--- Start of Data lines ---
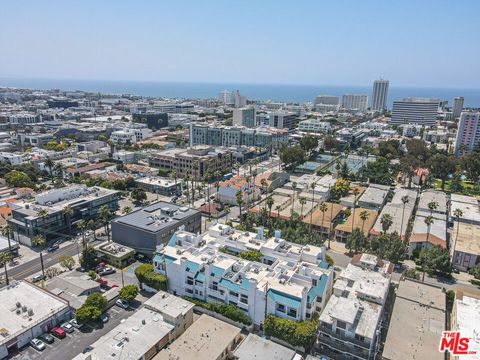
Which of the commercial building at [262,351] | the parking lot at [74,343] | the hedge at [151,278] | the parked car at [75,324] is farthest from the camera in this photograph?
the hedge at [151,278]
--- End of Data lines ---
--- Start of Data lines ---
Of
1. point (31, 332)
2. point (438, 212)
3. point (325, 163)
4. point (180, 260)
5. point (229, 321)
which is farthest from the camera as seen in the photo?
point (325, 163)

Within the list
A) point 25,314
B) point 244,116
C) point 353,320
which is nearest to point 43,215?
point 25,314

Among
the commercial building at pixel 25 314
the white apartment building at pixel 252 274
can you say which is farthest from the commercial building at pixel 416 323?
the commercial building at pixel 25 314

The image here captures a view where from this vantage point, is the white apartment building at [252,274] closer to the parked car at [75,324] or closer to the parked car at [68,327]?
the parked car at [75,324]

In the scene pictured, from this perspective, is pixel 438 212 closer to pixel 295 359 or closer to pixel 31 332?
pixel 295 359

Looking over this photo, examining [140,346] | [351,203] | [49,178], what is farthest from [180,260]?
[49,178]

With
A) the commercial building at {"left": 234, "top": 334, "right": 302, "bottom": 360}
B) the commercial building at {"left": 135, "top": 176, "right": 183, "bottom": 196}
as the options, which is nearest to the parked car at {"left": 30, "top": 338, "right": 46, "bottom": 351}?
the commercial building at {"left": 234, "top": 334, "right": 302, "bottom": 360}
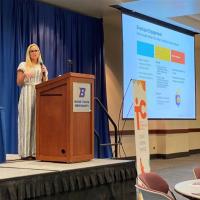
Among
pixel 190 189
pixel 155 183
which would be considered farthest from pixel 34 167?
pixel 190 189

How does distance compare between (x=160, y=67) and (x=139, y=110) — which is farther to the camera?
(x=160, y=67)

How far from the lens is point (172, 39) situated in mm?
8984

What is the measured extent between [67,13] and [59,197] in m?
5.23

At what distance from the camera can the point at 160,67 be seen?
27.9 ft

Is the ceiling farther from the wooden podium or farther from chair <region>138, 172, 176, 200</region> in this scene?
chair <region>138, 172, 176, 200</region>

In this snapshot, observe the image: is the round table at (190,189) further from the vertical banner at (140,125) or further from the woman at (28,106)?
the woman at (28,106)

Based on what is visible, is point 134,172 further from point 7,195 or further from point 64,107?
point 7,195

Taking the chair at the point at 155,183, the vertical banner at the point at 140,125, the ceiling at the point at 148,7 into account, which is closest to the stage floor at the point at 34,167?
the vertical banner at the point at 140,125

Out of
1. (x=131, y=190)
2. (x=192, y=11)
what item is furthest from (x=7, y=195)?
--- End of Data lines ---
Gather every line of the entries above that contains the string "banner" and copy each one in full. Case counts.

*Task output*:
In this snapshot, observe the image: is the round table at (190,189) further from the vertical banner at (140,125) or further from the woman at (28,106)?
Taking the chair at the point at 155,183, the vertical banner at the point at 140,125, the ceiling at the point at 148,7 into account, which is closest to the stage floor at the point at 34,167?
the vertical banner at the point at 140,125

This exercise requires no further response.